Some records
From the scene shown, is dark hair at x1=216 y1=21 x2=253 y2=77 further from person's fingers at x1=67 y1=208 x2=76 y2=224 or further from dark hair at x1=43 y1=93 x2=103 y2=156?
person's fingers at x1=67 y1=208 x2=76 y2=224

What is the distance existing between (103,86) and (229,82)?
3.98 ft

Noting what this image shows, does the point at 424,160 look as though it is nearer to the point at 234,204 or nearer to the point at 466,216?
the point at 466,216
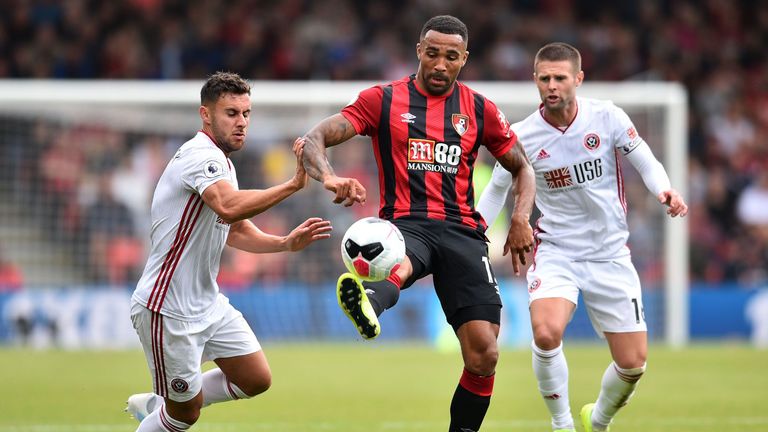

● Exercise: Copy the lines of the listing above word for word, without the picture.

● Answer to the task:
From the scene shown, is dark hair at x1=216 y1=21 x2=253 y2=77 further from person's fingers at x1=67 y1=208 x2=76 y2=224 or further from dark hair at x1=43 y1=93 x2=103 y2=156?
person's fingers at x1=67 y1=208 x2=76 y2=224

What is the distance existing between (103,86) and (229,82)?
3.98 ft

Noting what this image shows, does the point at 424,160 look as though it is nearer to the point at 234,204 or nearer to the point at 466,216?
the point at 466,216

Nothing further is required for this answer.